Announced yesterday, the changes came one day before the Australian Competition and Consumer Commission was scheduled to release its findings into potential competition issues surrounding the existing bid.
Under its new $710 million proposal, Santos would pay QGC shareholders $1.30 in cash for each of their shares in exchange for QGC’s Undulla Nose coal seam methane assets in southeast Queensland.
In addition, QGC shareholders would receive shares on a one-for-one basis in a new, Australian-listed company known as New QGC, into which Santos would inject $40 million in return for a 30% stake.
To be led by the current QGC board and management team, New QGC would own at least two of QGC’s highly prospective CSM tenements where appraisal work would begin immediately.
Santos said that unlike AGL Energy’s proposal its revised offer gave QGC shareholders an opportunity to exchange all of their shares at an attractive price.

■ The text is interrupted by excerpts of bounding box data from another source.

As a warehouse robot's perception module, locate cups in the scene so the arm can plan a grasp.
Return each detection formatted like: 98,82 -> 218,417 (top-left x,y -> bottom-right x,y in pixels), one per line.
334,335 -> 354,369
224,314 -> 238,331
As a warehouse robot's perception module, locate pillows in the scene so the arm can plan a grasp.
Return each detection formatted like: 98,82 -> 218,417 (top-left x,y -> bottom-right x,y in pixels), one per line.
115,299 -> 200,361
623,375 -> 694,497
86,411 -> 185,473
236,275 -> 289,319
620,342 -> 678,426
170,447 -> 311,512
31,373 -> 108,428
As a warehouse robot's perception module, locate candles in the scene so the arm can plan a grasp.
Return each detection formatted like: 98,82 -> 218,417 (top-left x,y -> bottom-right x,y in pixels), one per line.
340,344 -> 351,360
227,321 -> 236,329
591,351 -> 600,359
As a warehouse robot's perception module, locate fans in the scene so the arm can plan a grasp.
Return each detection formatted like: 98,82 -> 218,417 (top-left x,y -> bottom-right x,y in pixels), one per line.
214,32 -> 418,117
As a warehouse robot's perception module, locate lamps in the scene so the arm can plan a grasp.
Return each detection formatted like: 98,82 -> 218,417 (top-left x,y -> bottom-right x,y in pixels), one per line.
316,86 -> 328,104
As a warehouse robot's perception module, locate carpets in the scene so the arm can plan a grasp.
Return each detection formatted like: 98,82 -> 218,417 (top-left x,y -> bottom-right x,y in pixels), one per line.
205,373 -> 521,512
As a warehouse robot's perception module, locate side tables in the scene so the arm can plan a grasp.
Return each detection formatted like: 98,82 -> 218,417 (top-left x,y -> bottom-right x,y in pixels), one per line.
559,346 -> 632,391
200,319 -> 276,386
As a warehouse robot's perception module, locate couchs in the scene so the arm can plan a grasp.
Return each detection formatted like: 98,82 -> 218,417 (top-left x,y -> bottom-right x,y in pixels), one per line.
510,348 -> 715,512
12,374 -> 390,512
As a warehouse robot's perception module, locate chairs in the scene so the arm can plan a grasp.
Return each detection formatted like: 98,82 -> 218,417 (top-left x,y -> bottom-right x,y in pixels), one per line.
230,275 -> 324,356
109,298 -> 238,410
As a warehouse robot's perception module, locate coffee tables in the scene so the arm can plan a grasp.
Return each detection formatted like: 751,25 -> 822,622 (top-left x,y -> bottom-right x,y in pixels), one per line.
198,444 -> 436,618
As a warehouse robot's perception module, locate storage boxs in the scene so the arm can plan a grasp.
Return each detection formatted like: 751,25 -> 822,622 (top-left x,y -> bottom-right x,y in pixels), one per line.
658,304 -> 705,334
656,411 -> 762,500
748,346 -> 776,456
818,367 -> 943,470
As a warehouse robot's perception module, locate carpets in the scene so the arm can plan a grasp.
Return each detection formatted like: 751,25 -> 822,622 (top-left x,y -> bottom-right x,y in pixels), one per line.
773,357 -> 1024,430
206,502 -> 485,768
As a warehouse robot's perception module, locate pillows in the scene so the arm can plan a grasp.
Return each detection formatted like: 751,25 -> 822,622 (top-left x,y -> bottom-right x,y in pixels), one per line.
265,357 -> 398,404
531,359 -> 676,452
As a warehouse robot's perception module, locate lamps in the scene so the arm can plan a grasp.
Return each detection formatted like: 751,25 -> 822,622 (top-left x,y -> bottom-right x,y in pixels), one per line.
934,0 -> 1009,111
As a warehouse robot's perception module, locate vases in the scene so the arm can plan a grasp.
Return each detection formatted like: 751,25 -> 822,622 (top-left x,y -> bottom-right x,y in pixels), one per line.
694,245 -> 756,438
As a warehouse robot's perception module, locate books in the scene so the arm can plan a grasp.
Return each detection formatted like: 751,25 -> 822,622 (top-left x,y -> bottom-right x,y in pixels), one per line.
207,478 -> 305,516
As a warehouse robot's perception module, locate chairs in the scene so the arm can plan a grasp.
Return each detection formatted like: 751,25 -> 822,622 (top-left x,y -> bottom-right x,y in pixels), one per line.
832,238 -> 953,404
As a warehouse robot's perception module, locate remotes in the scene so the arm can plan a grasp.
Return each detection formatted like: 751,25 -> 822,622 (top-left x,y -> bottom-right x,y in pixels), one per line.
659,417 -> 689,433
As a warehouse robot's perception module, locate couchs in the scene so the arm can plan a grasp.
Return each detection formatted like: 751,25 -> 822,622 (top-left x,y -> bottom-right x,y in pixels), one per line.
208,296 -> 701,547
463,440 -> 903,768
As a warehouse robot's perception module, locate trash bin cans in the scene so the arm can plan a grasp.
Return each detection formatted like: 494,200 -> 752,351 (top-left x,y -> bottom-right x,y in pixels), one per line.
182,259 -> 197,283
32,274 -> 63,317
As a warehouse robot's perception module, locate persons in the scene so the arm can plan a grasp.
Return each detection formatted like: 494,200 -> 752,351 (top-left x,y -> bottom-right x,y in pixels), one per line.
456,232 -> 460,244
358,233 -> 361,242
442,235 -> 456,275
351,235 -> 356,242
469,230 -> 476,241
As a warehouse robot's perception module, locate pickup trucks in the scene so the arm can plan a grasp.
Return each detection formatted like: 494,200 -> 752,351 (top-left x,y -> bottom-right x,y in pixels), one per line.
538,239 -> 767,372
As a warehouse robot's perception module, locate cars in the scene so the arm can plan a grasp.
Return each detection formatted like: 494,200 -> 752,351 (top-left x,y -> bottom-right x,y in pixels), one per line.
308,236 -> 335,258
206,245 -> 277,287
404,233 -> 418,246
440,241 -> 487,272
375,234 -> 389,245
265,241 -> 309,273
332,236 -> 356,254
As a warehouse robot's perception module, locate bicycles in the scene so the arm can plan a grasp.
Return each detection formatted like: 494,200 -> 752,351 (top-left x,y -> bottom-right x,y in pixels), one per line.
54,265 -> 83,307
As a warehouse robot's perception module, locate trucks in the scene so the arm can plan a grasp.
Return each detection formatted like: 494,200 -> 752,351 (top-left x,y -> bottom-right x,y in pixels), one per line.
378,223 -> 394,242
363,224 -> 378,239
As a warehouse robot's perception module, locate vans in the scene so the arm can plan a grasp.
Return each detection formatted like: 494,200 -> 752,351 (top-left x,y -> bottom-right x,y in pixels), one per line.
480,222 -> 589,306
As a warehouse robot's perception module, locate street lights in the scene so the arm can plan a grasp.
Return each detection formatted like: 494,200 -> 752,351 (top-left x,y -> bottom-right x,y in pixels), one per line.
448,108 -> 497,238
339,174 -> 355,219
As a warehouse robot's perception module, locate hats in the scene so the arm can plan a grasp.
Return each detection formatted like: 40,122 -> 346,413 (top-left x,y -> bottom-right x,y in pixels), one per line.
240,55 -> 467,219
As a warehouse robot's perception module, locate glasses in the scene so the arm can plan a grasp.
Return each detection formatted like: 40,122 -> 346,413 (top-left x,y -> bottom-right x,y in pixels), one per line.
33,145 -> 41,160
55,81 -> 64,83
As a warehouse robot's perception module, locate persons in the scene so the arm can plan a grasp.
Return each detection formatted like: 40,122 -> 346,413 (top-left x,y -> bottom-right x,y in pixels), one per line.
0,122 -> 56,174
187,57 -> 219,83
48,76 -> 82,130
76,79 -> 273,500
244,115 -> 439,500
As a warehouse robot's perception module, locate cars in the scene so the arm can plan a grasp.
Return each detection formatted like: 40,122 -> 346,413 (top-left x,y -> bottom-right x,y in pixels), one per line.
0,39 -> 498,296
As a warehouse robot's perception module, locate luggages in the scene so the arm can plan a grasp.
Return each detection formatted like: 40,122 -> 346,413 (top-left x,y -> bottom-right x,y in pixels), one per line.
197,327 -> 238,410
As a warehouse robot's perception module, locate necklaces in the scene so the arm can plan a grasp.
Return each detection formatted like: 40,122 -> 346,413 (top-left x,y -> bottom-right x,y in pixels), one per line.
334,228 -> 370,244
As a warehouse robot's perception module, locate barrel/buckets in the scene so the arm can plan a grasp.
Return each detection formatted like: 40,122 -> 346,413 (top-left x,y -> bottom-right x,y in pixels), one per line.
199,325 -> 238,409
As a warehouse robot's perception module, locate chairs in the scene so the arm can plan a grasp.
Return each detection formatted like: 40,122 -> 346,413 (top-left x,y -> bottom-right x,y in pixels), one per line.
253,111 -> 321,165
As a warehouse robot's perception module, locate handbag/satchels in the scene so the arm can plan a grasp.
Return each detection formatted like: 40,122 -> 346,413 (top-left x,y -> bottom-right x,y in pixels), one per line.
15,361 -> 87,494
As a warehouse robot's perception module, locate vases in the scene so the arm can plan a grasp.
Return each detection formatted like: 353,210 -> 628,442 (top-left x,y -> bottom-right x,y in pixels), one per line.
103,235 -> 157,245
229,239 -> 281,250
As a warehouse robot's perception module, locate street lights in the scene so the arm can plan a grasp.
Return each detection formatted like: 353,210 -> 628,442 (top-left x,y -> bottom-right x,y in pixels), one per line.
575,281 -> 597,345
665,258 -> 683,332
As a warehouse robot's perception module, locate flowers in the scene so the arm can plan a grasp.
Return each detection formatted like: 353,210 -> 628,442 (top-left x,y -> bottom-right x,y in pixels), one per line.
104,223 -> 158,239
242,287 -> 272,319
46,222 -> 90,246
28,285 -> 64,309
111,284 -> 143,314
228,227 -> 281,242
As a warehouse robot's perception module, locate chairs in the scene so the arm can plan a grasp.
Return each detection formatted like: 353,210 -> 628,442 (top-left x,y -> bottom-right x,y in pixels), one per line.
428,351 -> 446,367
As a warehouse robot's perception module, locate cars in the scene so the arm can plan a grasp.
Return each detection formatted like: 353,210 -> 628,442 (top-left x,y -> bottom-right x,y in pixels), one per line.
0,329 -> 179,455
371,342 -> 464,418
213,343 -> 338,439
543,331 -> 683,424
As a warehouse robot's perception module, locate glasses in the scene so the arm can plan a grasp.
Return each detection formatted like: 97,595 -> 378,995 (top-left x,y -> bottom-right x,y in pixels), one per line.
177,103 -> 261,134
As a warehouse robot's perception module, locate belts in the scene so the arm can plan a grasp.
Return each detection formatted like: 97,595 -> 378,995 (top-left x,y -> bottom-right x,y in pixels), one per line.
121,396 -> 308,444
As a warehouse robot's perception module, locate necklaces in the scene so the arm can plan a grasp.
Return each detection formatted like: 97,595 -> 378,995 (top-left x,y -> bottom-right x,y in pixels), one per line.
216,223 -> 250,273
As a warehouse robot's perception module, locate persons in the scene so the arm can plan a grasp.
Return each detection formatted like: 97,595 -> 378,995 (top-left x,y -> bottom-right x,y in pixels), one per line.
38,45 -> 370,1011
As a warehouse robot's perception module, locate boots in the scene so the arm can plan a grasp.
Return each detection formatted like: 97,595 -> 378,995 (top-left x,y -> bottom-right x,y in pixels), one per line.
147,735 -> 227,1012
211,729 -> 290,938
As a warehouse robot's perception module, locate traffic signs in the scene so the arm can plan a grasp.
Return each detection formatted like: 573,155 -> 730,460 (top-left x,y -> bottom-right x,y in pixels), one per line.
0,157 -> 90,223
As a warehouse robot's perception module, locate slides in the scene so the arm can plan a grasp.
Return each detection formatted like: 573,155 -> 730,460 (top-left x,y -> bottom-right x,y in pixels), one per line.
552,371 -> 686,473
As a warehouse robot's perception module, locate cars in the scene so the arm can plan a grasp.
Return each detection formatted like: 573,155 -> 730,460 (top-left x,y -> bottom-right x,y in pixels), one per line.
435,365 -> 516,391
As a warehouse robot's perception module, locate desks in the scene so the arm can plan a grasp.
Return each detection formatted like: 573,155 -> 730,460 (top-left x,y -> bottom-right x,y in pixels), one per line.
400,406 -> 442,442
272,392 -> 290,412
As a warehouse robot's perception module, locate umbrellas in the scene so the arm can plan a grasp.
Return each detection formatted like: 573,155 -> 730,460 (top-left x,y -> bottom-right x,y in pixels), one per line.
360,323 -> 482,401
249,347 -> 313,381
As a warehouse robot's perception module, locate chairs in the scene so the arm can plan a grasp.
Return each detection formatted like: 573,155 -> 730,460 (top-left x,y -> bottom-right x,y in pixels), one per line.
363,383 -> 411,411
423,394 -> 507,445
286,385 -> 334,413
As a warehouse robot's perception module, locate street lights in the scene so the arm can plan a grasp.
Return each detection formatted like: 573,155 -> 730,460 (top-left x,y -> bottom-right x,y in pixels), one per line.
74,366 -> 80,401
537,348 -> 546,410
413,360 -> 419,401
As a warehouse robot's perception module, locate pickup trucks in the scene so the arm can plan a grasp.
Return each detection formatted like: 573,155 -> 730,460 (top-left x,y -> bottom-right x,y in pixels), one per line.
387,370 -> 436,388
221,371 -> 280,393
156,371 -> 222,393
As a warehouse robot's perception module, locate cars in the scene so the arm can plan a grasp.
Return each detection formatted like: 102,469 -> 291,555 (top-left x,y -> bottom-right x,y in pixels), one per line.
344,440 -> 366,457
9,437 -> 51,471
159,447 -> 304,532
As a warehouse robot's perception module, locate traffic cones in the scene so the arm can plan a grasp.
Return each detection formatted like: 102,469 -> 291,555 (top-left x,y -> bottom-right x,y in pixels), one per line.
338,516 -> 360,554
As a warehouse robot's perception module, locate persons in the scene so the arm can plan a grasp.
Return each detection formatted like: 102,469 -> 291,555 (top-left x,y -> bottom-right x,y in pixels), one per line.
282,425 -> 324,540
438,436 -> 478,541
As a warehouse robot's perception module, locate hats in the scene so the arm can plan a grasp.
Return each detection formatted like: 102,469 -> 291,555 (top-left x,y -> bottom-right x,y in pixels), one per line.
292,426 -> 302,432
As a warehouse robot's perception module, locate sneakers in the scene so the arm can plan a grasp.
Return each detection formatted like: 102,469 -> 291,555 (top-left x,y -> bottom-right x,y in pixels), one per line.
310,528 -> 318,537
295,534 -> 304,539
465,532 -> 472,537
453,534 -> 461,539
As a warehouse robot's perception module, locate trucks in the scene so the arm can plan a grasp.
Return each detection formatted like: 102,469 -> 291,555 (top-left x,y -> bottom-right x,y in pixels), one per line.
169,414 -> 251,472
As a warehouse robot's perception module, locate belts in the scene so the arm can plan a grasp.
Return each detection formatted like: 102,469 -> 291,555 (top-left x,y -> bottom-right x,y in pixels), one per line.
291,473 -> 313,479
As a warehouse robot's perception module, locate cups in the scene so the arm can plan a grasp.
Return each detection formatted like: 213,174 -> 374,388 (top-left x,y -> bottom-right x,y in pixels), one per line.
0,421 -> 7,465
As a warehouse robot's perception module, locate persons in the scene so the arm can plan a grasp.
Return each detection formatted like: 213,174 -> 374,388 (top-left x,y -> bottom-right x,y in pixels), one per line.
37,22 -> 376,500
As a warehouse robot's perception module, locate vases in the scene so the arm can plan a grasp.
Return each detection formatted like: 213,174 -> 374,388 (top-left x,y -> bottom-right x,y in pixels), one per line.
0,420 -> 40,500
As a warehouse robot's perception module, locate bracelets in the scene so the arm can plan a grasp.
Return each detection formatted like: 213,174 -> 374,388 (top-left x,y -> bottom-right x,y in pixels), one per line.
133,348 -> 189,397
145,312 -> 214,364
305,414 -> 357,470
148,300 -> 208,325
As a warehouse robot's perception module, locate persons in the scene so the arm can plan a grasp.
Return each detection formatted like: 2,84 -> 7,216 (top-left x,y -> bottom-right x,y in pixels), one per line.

“Santos’ proposal [also] draws on the skills, drive and experience of [QGC managing director] Richard Cottee and his team at QGC, which has a proven record in developing Queensland’s CSM industry,” managing director John Ellice-Flint said.
“We are confident the New QGC would increase commercialisation opportunities and result in greater volumes of CSM being brought to eastern Australian markets at an earlier stage than would otherwise be the case under the AGL proposal involving QGC.”
But QGC responded that Santos should not compare its "conditional and incomplete" offer to AGL's proposal until a "number of conditions" are satisfied and the terms outlined in an acceptable form.
"However elements of the Santos proposal appear to be attractive to QGC and its advisers are currently considering the proposal," QGC said.
"The QGC board continues to recommend the AGL proposal, subject to no superior offer emerging."
The New QGC is proposed to own 100% of ATP 621P and a 70% stake in ATP 651P, both of which QGC believes have potential to be the next Undulla Nose.
In addition, Santos says it would help the new outfit by agreeing to buy up to 60 petajoules of gas and assist with access to rigs, plant and pipeline infrastructure.